While big questions remain — like who is going to pay for it, how long it will really take and what makes this project different than proposals in the past — there are big dreams for Cleveland’s downtown.
Today, the City of Cleveland and Bedrock announced a new master plan for riverfront development in Downtown Cleveland near Collision Bend. The project centers around a 12-acre public park and a “shore to core” redevelopment mindset that reimagines Tower City as a “town square” that connects the Cuyahoga River to Public Square. Developers hope the space can be a hub for industry, culture and recreation.
The architect on the project, David Adjaye, has completed notable projects such as the Smithsonian National Museum of African American History and Culture in Washington, D.C., and the National Cathedral of Ghana. He describes the vision as an "intimate city that hugs the riverfront."
When asked, officials estimated the overall price tag at $3.5 billion and the project is expected to take at least 15-20 years to complete. The plan is likely contingent on a public-private partnership, similar to projects such as the recent Rocket Mortgage FieldHouse renovation.
“Our redevelopment strategy for the downtown Cleveland Riverfront taps into the lost heritage of the city, establishing a new relationship between the urban core and the shore,” Adjaye says. “As I became more deeply immersed, the need to build a more tempered flow of movement through the city became immensely clear.”
The 35-acre vision includes 2,000 new residential units, 850,000 square feet of office space, more parking and at least 12 acres of parks. A series of plazas, terraces and “pocket parks" would cascade via elevators, ramps and stairs down the nearly 100-foot elevation drop from Public Square to the Cuyahoga River, which would open up to green space on the river front.
The main connector would be Tower City. In addition to internal and external updates to the historic building, developers would also have to remove or go around obstructions like Huron Road for a seamless path to the riverfront. The plan essentially splits the land into three distinct neighborhoods, according to the presentation.
“As the crown jewel of downtown Cleveland," says Bedrock CEO Kofi Bonner, "Tower City will serve as the seamless pedestrian connection between the riverfront and Public Square, forging new and enhanced paths for commerce, activations and transit.”
Though he attended by video call, Adjaye described how months of visits to Cleveland informed his blueprint.

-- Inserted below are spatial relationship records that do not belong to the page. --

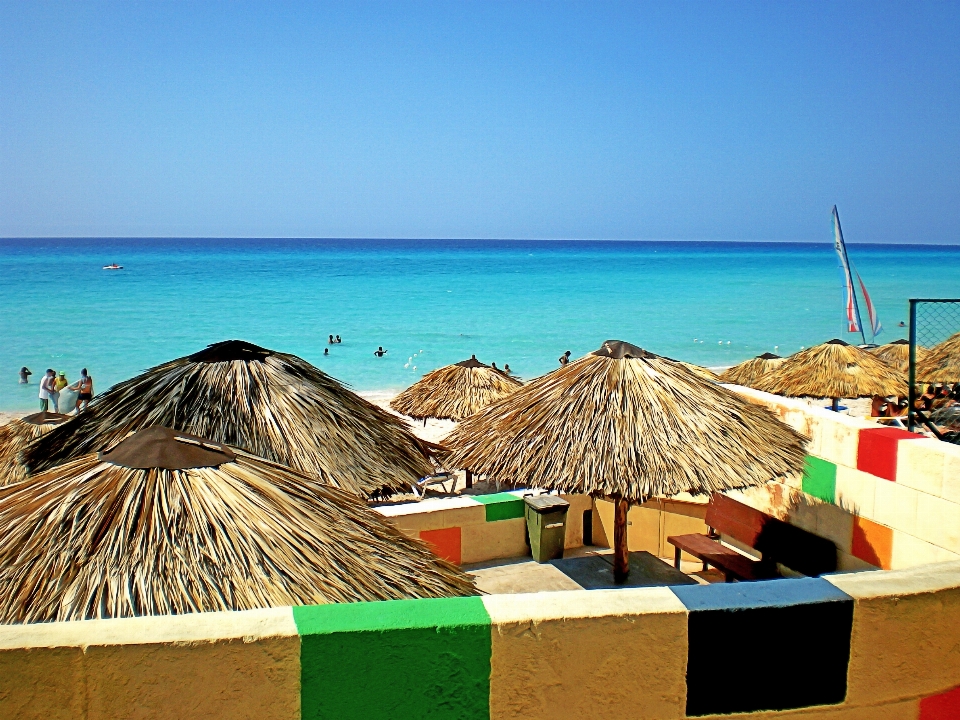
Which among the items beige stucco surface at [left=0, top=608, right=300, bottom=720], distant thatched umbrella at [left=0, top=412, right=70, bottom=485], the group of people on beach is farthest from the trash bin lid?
the group of people on beach

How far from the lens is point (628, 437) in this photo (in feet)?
19.2

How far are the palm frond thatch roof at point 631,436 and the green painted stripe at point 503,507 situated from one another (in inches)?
20.6

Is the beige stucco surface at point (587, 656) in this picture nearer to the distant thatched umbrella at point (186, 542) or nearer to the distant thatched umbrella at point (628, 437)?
the distant thatched umbrella at point (186, 542)

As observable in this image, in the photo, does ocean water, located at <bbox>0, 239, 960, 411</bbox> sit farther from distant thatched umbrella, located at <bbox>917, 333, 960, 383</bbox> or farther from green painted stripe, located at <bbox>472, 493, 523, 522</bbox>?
green painted stripe, located at <bbox>472, 493, 523, 522</bbox>

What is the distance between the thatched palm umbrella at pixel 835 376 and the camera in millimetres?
15039

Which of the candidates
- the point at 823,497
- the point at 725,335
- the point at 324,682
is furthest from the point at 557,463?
the point at 725,335

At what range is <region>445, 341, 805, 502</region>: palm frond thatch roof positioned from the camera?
223 inches

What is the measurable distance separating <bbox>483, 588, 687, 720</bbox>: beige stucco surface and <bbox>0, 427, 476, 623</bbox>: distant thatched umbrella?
38.0 inches

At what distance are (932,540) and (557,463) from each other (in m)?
2.42

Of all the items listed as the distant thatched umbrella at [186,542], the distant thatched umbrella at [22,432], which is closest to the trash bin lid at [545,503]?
the distant thatched umbrella at [186,542]

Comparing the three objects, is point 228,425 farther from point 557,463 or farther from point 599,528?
point 599,528

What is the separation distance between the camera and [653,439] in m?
5.83

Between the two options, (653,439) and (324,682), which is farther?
(653,439)

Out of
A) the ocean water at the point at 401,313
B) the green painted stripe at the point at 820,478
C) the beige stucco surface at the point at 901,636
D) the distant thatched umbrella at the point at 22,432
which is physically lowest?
the ocean water at the point at 401,313
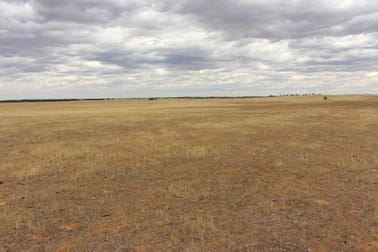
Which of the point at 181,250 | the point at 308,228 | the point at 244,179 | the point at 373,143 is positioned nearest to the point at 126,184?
the point at 244,179

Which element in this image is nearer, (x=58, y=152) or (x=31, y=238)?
(x=31, y=238)

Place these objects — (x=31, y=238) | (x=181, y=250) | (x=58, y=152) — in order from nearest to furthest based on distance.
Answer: (x=181, y=250) → (x=31, y=238) → (x=58, y=152)

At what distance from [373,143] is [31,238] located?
54.8ft

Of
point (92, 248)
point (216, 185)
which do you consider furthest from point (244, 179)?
point (92, 248)

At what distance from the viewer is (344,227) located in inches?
244

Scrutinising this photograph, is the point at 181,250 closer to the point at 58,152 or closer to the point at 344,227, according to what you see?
the point at 344,227

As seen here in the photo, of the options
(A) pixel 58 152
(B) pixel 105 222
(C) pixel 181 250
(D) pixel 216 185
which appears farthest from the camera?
(A) pixel 58 152

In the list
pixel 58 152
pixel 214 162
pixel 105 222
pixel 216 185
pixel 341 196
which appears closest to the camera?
pixel 105 222

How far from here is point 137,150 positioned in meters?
15.6

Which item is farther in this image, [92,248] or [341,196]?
[341,196]

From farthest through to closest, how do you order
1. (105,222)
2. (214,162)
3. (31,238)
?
(214,162), (105,222), (31,238)

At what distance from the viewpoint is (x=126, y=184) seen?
9703 mm

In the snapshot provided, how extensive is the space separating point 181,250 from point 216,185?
4087 millimetres

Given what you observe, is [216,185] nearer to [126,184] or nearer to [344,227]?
[126,184]
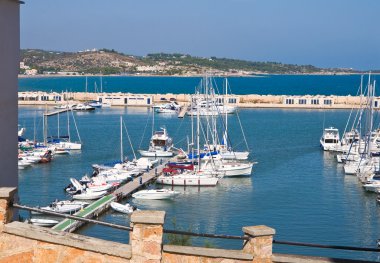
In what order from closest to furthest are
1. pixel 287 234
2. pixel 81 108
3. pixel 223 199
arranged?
pixel 287 234, pixel 223 199, pixel 81 108

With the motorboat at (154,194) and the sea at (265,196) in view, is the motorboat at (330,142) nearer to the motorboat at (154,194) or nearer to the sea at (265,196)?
the sea at (265,196)

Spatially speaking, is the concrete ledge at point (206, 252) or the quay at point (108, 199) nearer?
the concrete ledge at point (206, 252)

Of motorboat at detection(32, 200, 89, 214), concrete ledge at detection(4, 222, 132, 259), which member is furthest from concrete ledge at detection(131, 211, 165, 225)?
motorboat at detection(32, 200, 89, 214)

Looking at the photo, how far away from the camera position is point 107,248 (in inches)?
271

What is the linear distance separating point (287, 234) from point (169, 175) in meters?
11.9

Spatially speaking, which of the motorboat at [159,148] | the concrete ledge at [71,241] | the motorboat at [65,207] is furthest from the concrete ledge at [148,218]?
the motorboat at [159,148]

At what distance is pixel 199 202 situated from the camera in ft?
103

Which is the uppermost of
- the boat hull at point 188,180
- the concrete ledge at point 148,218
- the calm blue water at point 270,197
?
the concrete ledge at point 148,218

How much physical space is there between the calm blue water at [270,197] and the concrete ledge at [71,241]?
15.4 meters

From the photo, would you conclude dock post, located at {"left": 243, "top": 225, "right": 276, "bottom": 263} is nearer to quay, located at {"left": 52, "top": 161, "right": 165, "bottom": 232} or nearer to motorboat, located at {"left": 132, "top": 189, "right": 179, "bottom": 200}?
quay, located at {"left": 52, "top": 161, "right": 165, "bottom": 232}

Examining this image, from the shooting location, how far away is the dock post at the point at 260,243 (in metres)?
7.04

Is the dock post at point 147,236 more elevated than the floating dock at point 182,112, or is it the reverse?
the dock post at point 147,236

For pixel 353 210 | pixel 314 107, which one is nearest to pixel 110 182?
pixel 353 210

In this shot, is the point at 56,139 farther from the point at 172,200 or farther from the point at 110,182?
the point at 172,200
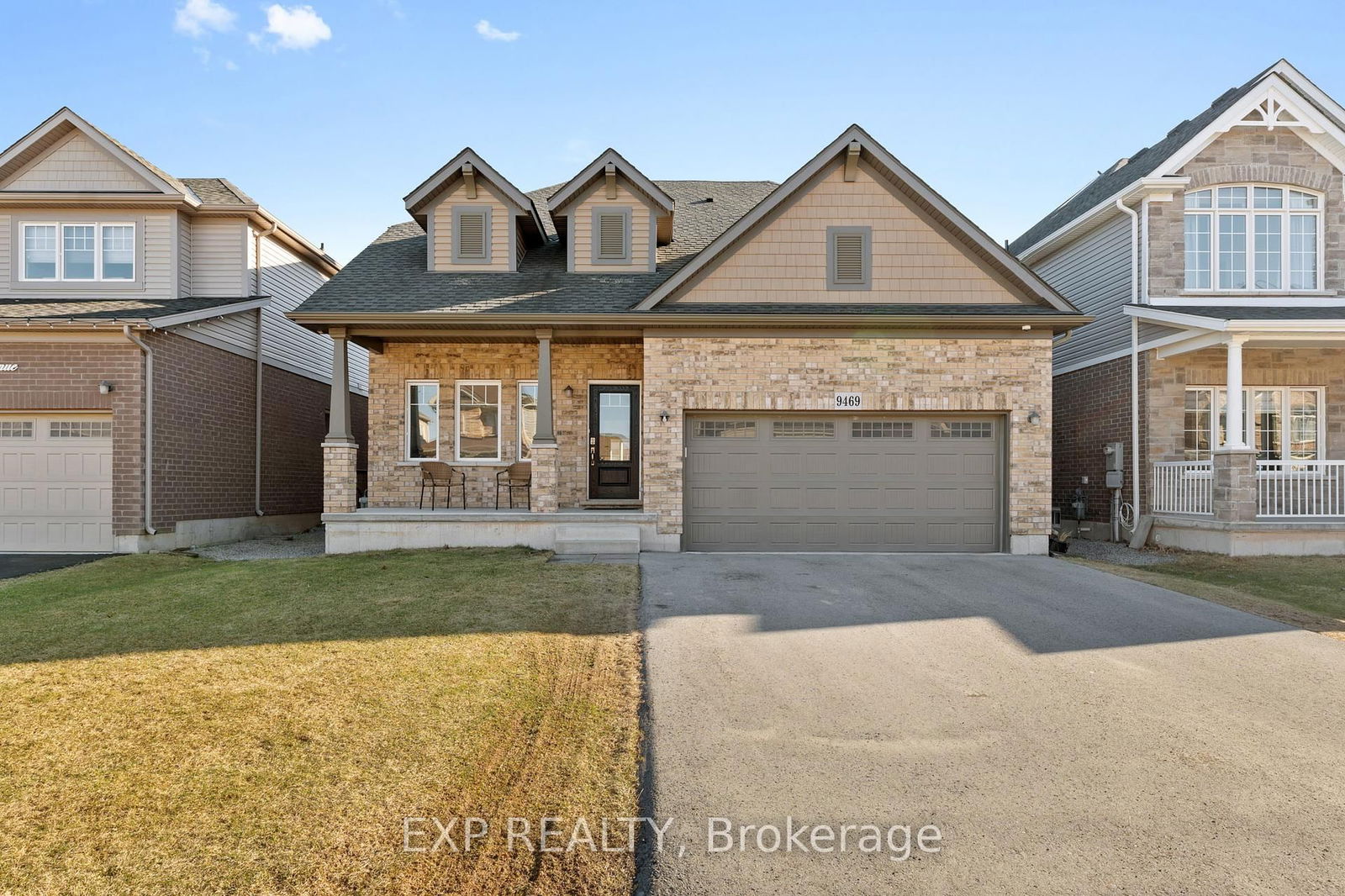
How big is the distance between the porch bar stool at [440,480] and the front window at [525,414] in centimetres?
112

He said he was surprised by the city's diversity as well as its natural and cultural assets.
“Our redevelopment strategy for the downtown Cleveland riverfront taps into the lost heritage of the city, establishing a new relationship between the urban core and the shore,” Adjaye says. “As I became more deeply immersed, the need to build a more tempered flow of movement through the city became immensely clear.”
Honestly, it's a lot to chew on for a quick-hitter news story. Don't worry; we'll follow up with much more on this project. For now, here are a few other takeaways from the presentation:
Walkable City — The announcement is a small step forward in Mayor Justin Bibb's Administration's goal for an 18-hour city and 15-minute waterfront neighborhood. That's basically developer jargon for a vibrant mid-sized city that is open for business at least 18 hours of the day, as opposed to a place like New York City that is a 24-hour city, and one that allows residents to live, work and play within a 15-minute walk of wherever you are. If you want to learn more about that, stay tuned to Cleveland Magazine. We have much more on this topic in the coming weeks.
Sustainability — EV chargers. Timber wood. Expanded tree canopy. Innovative cooling system. Sustainability will define any future developments, and this one is no different, with developers making this a tentpole of the potential project.
Equitable Access and Growth — Another tentpole, at least according to the presentation, is equal opportunity both in the development phase and in completion, by offering easy and cheap access to all.
Public Transportation — One way to provide that equity is to make the spaces easily accessible through multi-modal and public transportation. Furthermore, improved public transit could be the key to connecting a region of neighborhoods to the new space.
Public Square — Speaking of Public Square, further reimagining of that space, which was recently renovated, certainly seems to underscore this proposal.
Streamlined Future — Vision for the Valley, as this project is called, isn't the only buzzy project that's recently promised to give our city a facelift. Bedrock promised this space would complement existing and future spaces like the Towpath Trail and Irishtown Bend.
The proposal is still a long way away from becoming a reality. There is no expected start date for any of the construction and a number of hurdles remain. Over the next six to eight months, Bonner described a process of more research, more presentations and more conversations. It will also include a plea for funding, public or otherwise. Cleveland City Council President Blaine Griffin said he's been pleased so far with Bedrock's collaboration with City Council.
"One of the things that they've already been embracing and talking about is how we can make sure the entire community in the city of Cleveland benefits from this project," Griffin says, "so that we start out the right way and this doesn't become a downtown versus the neighborhoods, but that this becomes an inclusive project that everyone in the City of Cleveland and, quite frankly, in Ohio is able to enjoy."